The Twenty-Four Buddhas – 133
Like the newly rising sun, the radiance from his body shone as far as twelve
leagues.
[144]
The lifespan during the time of Buddha Anomadassī was 100,000 years. He lived
throughout the period equal to four-fifths of this lifespan, rescuing beings, such
as humans, Devas and Brahmas, from the flood-waters of Saṁsāra and placed
them on the shore of Nibbāna.
Buddha Anomadassī’s Dispensation, consisting of his noble teaching, was
resplendent with noble ones who were Arahats, undisturbed by pleasant and
unpleasant conditions of the world and free of passions and other defilements.

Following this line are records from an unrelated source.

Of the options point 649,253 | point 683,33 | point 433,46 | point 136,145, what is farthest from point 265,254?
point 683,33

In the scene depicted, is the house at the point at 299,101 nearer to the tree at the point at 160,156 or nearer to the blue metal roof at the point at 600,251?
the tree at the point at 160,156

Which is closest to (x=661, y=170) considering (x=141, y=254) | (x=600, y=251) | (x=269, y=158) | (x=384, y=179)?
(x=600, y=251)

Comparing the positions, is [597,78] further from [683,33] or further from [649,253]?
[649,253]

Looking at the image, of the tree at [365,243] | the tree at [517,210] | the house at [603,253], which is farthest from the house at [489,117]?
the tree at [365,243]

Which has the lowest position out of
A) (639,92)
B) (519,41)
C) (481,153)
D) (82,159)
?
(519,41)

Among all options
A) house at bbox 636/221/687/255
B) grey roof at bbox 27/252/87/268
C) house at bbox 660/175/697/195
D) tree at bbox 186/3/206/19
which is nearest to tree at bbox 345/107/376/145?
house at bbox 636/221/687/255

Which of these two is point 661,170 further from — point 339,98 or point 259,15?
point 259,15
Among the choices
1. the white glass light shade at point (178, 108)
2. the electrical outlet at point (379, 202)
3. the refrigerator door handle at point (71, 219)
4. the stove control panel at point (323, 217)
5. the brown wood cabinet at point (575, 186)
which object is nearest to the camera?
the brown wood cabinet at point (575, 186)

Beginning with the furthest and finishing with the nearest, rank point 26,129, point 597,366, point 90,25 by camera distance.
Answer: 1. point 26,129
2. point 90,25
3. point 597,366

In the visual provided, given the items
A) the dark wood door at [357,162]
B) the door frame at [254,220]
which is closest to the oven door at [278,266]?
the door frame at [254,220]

Buddha Anomadassī, who possessed boundless retinue and fame, and his two
chief disciples and others, who were possessors of peerless qualities, have all
vanished. Unsubstantial and futile indeed are all conditioned things!

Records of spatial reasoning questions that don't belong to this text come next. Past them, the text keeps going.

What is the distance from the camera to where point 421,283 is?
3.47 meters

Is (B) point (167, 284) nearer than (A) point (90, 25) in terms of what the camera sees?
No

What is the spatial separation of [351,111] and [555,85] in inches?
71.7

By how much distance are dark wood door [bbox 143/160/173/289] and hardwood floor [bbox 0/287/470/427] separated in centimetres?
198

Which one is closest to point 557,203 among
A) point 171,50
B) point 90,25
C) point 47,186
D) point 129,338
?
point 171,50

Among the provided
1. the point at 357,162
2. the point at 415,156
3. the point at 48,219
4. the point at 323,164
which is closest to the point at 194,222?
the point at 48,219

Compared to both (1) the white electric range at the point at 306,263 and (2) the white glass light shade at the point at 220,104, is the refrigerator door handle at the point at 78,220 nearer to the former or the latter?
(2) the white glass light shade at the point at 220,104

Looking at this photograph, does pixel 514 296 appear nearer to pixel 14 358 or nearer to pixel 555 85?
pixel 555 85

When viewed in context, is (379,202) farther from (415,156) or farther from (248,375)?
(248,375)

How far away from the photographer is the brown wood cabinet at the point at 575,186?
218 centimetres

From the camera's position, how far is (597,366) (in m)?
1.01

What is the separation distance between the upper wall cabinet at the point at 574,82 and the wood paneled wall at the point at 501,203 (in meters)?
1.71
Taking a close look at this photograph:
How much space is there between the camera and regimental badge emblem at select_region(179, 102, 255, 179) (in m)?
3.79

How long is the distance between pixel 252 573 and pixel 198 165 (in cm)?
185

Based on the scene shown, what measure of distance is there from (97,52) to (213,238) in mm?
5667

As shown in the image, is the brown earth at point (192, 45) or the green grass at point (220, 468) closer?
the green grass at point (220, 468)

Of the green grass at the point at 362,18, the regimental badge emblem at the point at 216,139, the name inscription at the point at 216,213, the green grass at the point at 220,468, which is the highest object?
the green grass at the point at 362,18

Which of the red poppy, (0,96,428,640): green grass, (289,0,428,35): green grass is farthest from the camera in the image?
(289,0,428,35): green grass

Buddha Anomadassī, conqueror of the five kinds of death (
māra
), attained
Parinibbāna in Dhammārāma Park. The shrine built and dedicated to him, in
that very Park, was 25 leagues high.
Two persons, who would become the Vens. Sāriputta and Moggallāna,
wished in the presence of Buddha Anomadassī for the state of chief
disciples. This will be narrated later in the section on the Saṅgha Jewel.

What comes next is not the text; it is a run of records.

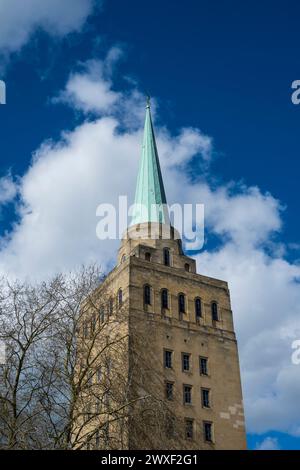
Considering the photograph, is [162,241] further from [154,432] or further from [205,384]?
[154,432]

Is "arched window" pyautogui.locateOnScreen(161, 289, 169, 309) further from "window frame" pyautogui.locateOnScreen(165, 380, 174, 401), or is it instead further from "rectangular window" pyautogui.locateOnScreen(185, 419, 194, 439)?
"rectangular window" pyautogui.locateOnScreen(185, 419, 194, 439)

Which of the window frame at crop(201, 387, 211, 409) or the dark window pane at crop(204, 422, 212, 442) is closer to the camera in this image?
the dark window pane at crop(204, 422, 212, 442)

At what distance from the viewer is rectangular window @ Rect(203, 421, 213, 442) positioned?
4256cm

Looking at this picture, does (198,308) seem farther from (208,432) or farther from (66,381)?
(66,381)

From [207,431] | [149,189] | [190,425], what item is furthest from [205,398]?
[149,189]

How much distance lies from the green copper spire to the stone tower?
11.0 inches

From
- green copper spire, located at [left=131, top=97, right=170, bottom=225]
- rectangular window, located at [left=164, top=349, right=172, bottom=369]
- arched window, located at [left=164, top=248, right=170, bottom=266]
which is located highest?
green copper spire, located at [left=131, top=97, right=170, bottom=225]

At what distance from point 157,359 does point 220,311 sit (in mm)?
8677

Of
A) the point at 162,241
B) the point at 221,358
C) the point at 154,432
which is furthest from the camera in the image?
the point at 162,241

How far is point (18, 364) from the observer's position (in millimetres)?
27219

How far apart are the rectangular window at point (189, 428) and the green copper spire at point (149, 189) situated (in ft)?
60.6

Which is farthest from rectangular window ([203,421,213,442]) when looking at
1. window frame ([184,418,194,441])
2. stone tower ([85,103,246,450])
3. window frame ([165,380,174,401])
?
window frame ([165,380,174,401])

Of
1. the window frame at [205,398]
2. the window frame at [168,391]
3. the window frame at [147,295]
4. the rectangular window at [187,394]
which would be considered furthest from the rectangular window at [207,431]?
the window frame at [147,295]
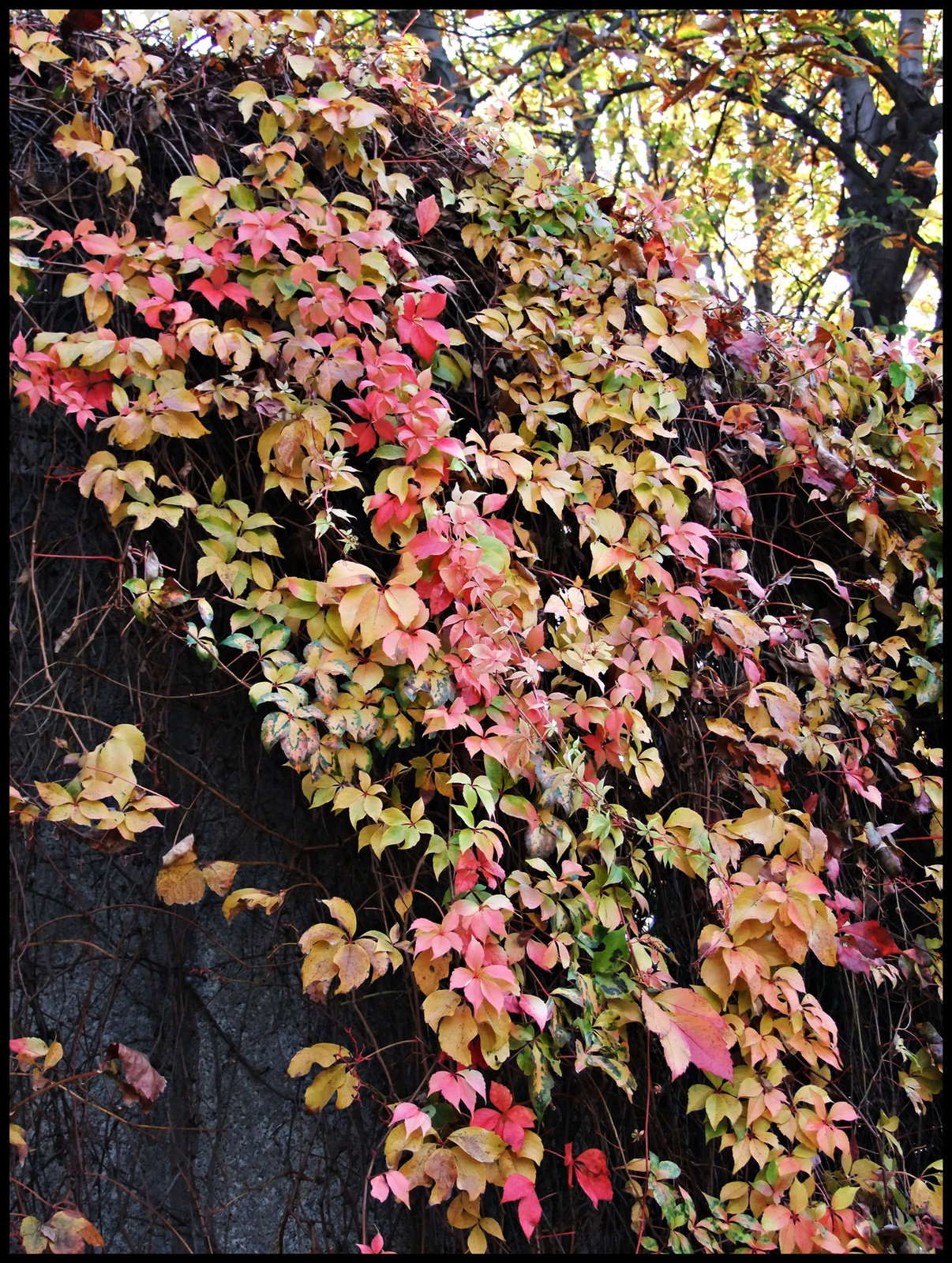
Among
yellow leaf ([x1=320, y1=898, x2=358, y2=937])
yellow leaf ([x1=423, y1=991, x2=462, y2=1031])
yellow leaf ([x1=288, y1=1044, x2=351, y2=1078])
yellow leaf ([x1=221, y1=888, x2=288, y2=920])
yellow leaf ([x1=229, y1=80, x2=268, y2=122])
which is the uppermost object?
yellow leaf ([x1=229, y1=80, x2=268, y2=122])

8. The Chronicle of Buddha Paduma
After the Parinibbāna of Buddha Anomadassī, the human lifespan decreased
from 100,000 years to ten years and then it increased again to an immeasurable
and decreased again. When the lifespan was 100,000 years, Bodhisatta Paduma,
on complete fulfilment of the perfections, was reborn in the celestial abode of
Tusita which was a practice common to all Bodhisattas. Having agreed to the
entreaty of other Devas and Brahmas, he descended to the human world to be
conceived in the womb of Asamā, Chief Queen of King Asama. When ten
months had elapsed, the Bodhisatta was born in the grove of Campak trees.
At the Bodhisatta’s birth, a rain of Paduma lotuses fell from the sky over the
whole of Jambudīpa, reaching the surrounding seas. On his naming day,
therefore, learned omen-readers and relatives named him Mahā Paduma.